Welsh practice compared to English with a reference to a Cambridge Primary Review critique of English practice.
One key finding of this report was:
'New structures. Strengthen early years provision; extend foundation stage to age six; replace KS 1 and 2 by a single primary phase; examine feasibility of raising school starting age to six in line with these changes and international research and practice.'
Another:
'Tackle unfinished curriculum business. Put implementation of governmentʼs Rose review on hold pending consideration of the Cambridge Reviewʼs more comprehensive analysis of the problems to be fixed and its proposals for a national framework of eight domains of knowledge, skill and enquiry combined with a locally-responsive ʻcommunity curriculumʼ, all driven by the proposed 12 aims.'
There is a huge difference between letter recognition (in Italian schools) and letter-sound correspondence, Mrz.
Wrt France:
'The reforms of the primary school curriculum which began to be implemented in September 2002 redefined the areas of activity followed in nursery school into five. These were:
* Language at the centre of learning
* Living together (vivre ensemble)
* Movement and expression with the body
* Discovering the world (découvrir le monde)
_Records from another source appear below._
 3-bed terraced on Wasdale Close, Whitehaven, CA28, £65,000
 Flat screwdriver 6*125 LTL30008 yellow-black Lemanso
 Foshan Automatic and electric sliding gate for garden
* Imagining, feeling and creating'
'From September 2002, teachers were required to devote two-and-a-half hours daily to reading and writing activities for children in the final year of the école maternelle ( aged 5 - 6 ). This concentration on literacy skills aimed to provide children with a good grounding in literacy and to prevent future problems. Children continued to follow this daily allocation throughout the basic learning cycle (the final year of pre-primary education (5- to 6-year-olds) and the first two years of primary education, aged 6-8).'
However, from 2008 the école maternelle curriculum aims are:
'The main educational activities in pre-elementary education are expected to promote communication and oral and written expression. A child aged 2 or 3, entering pre-compulsory education, is expected to be ready, at age 5, to coordinate his physical activities and language, to express himself with relative ease and to write his/her name.'
-- So the children are hardly going to be doing much phonics, by the looks of things. Promoting does not mean achieving. Promoting means laying a foundation for the long run. (If nothing else, the French curriculum is exceedingly incremental in design, with each phase building on the previous one, and each early phase designed as a foundation.)
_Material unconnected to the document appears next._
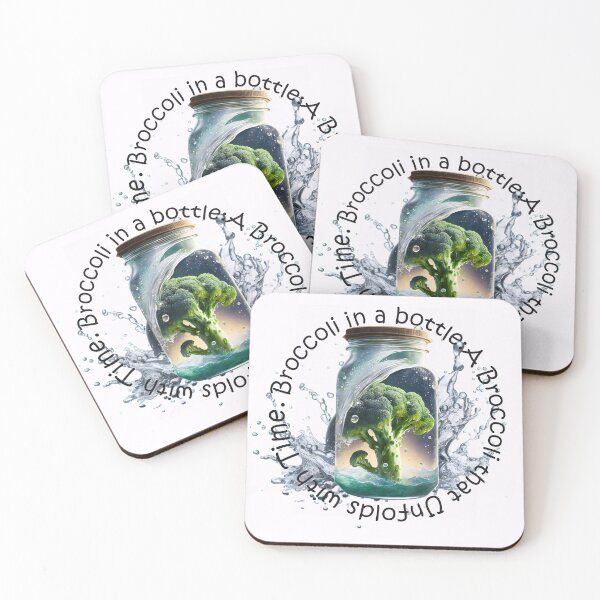 Item preview, Broccoli in a bottle:A Broccoli that Unfolds with Time designed and sold by iisseii.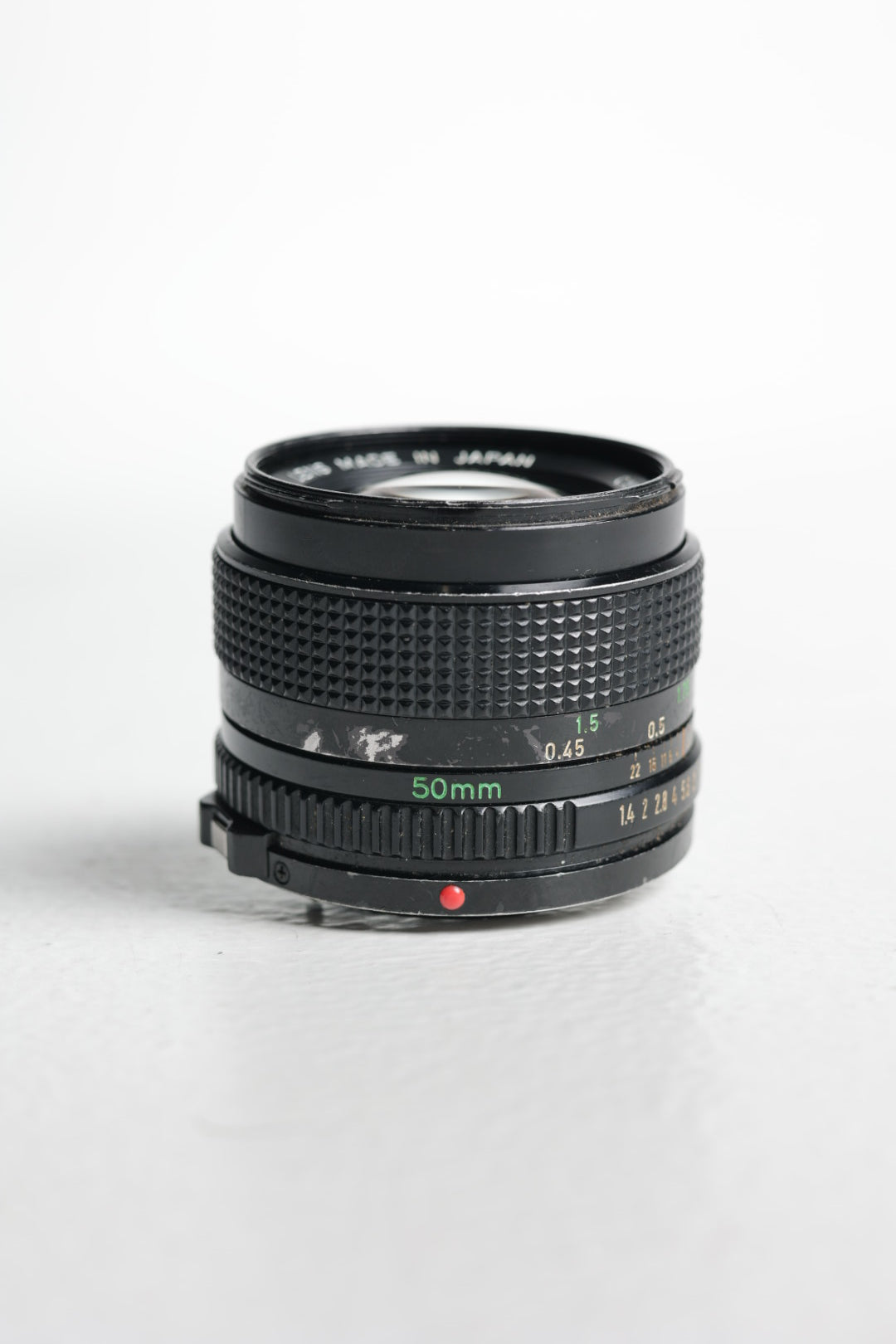 Canon FD50/1.4/12820 FD 50mm f/1.4 Lens, Used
The curriculum from 2008 is:
Introduction to the written word
Becoming a student
Movement and expression with the body
Discovering the world
Perceiving, feeling imagining, and creating
'Introduction to the written word' that sees as its end point the ability of a child to write his or her name is not going to include daily phonics. Aiming to develop mastery of language does not mean teaching phonics. It means developing mastery of oral language.